I'll be keeping my mice in either a 10 gallon tank or a converted storage bin, as I don't like the tacky looking wire cages. They're a pain to clean, and when I had hamsters, my cat somehow pulled one of my girls out and ran into the living room with her. Never taking that chance again.

I won't be breeding, either. Maybe when I'm older I'll breed pet quality mice, try to bring out beautiful shades of my favorite markings, but that's only a maybe way down the line.


----------



## WoodWitch (Oct 18, 2009)

I appreciate that some chat about pet mice will infiltrate at times but it should be remembered that this is a forum for breeders of mice and pet chat would be better placed on our sister forum 'Fancy Mouse Keepers' here's a link: http://keepers.fancymicebreeders.com/


----------



## JohnColson1 (Mar 11, 2012)

WoodWitch, Is it really your business what we wish to talk about?


----------



## MoonfallTheFox (Nov 12, 2011)

Woodwitch is a moderator, so yes. It is absolutely her business!


----------



## Mark (Oct 3, 2008)

JohnColson1 said:


> WoodWitch, Is it really your business what we wish to talk about?

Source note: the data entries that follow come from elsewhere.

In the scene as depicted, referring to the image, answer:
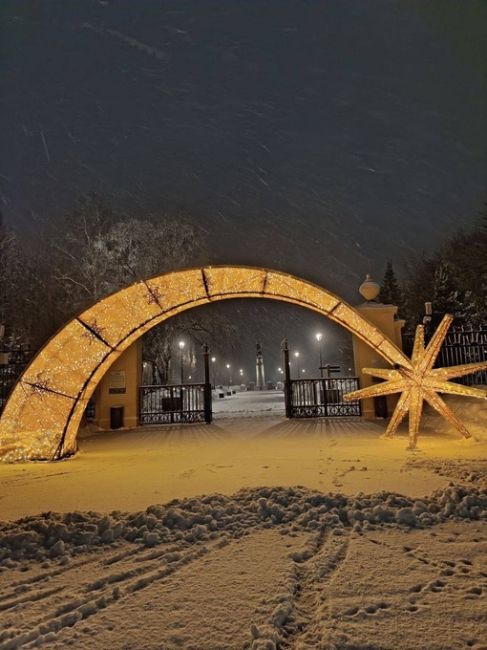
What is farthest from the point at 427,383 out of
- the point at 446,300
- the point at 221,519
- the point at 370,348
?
the point at 446,300

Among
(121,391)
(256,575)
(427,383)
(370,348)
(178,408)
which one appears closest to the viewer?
(256,575)

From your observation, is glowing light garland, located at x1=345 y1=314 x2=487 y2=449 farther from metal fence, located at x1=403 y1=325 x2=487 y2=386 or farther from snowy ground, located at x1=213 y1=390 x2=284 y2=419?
snowy ground, located at x1=213 y1=390 x2=284 y2=419

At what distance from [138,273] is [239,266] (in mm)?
15203

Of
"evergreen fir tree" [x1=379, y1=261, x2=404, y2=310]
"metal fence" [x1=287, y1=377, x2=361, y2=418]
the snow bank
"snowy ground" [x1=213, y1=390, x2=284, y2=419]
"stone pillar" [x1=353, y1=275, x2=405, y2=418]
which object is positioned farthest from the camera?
"evergreen fir tree" [x1=379, y1=261, x2=404, y2=310]

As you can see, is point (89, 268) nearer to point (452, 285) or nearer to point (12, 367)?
point (12, 367)

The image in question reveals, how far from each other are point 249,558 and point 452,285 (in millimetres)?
25710

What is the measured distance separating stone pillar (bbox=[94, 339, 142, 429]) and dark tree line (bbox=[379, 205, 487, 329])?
16963 mm

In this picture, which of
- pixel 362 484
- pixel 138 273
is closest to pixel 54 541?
pixel 362 484

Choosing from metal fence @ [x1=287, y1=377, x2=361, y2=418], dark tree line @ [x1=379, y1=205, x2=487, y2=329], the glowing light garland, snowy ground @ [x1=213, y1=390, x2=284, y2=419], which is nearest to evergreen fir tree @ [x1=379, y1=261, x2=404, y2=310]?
dark tree line @ [x1=379, y1=205, x2=487, y2=329]

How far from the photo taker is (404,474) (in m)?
5.43

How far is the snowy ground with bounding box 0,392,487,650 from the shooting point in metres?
2.10

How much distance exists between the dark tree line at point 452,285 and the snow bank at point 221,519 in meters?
19.2

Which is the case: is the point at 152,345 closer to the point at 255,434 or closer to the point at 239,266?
the point at 255,434

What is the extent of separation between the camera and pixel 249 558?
2.97 m
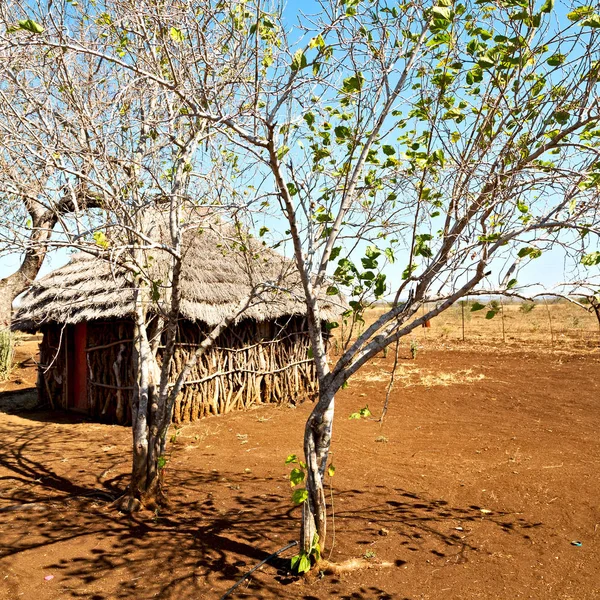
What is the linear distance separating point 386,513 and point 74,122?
4.33 meters

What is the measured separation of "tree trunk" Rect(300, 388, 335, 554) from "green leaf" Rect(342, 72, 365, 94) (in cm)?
194

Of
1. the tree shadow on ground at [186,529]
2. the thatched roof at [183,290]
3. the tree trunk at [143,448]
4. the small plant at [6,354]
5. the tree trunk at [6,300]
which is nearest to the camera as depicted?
the tree shadow on ground at [186,529]

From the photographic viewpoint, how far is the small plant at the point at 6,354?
12.0 meters

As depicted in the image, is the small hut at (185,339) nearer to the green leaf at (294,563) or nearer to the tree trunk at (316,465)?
the tree trunk at (316,465)

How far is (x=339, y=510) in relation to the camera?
4629 millimetres

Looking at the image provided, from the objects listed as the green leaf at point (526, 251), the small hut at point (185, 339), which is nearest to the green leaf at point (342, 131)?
the green leaf at point (526, 251)

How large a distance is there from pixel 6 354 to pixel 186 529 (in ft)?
33.1

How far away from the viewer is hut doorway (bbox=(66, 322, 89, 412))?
943 centimetres

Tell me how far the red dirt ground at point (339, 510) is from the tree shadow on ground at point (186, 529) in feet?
0.05

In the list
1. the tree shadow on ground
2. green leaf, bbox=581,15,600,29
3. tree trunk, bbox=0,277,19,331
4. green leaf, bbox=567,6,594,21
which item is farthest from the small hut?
green leaf, bbox=581,15,600,29

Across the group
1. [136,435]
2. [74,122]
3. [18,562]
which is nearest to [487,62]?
[74,122]

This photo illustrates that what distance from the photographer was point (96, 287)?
322 inches

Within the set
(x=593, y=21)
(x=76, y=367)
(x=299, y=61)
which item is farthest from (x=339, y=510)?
(x=76, y=367)

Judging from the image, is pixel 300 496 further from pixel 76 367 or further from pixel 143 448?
pixel 76 367
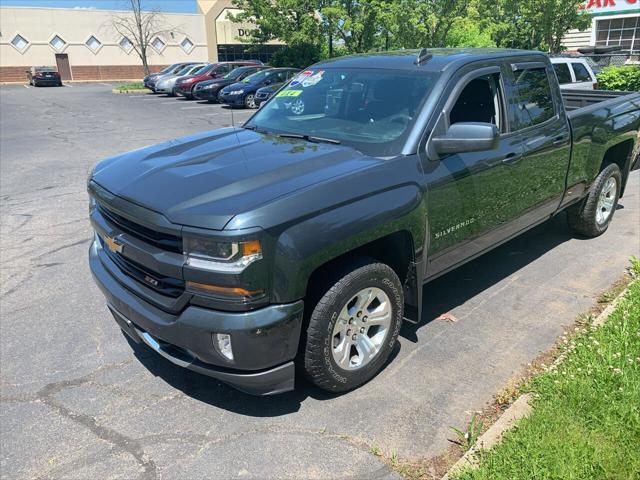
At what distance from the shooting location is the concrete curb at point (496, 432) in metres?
2.59

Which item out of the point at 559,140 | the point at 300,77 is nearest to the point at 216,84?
the point at 300,77

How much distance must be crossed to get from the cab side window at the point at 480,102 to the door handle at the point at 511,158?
22 cm

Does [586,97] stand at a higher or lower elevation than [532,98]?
Answer: lower

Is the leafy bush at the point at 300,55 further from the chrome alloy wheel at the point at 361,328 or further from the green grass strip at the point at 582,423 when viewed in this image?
the green grass strip at the point at 582,423

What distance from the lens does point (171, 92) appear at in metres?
26.9

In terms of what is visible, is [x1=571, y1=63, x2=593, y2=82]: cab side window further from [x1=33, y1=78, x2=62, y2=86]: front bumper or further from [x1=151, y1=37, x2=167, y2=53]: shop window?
[x1=151, y1=37, x2=167, y2=53]: shop window

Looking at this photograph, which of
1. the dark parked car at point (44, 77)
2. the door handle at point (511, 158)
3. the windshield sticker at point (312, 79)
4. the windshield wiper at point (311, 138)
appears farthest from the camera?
the dark parked car at point (44, 77)

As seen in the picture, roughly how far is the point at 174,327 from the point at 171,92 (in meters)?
26.4

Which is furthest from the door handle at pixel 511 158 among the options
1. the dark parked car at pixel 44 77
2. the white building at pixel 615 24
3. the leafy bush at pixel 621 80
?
the dark parked car at pixel 44 77

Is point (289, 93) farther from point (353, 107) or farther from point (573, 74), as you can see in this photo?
point (573, 74)

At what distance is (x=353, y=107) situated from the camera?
387 cm

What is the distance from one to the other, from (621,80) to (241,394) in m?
14.4

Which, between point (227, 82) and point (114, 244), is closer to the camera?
point (114, 244)

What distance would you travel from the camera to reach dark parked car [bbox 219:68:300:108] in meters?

Well thats you told, WoodWitch :lol:

Tut tut how rude.


----------



## WoodWitch (Oct 18, 2009)

JohnColson1 said:


> WoodWitch, Is it really your business what we wish to talk about?


My goodness, what an unusual approach for a new member to take!
JohnColson1, I'm surprised that this needs explaining but yes, it is very much my business (as a moderator) what is talked about on this forum k


----------



## DomLangowski (Oct 2, 2008)

JohnColson, id just like to refresh your memory on the forum rules which im sure you have already seen if not here is the link, (viewtopic.php?f=7&t=4) also id like to point out this one:



> Be nice to each other and respect everyone's opinions. Constructive criticism is welcome, and debating and discussion are good. We will not tolerate rudeness, insulting posts, personal attacks or purposeless inflammatory posts. Harassment by any member will not be tolerated and will result in a ban. If you have a problem with another member turn to the respective member of forum staff. We want this place to remain as friendly, warm and fun as possible!


----------



## JohnColson1 (Mar 11, 2012)

Of course, pick on the new people, that's always how it is!


----------



## Serena (Dec 29, 2011)

I am new, too, and I have rarely seen such a nice and well behaved forum. 
Everyone was really nice to me. 
In my opinion, you are not being picked up because you are new. Your posts sound, well, not so nice sometimes. Probably it's just because they are so short, but that's sth you can change with a little effort. Just think about how your posts sound to other people before sending them.


----------



## DomLangowski (Oct 2, 2008)

JohnColson1 said:


> Of course, pick on the new people, that's always how it is!


Im not one to pick on anyone, as most people here will agree (i hope) but when someone speaks to a member of my staff in the way you did i wont stand for it, please just think about what you say before you say it.


----------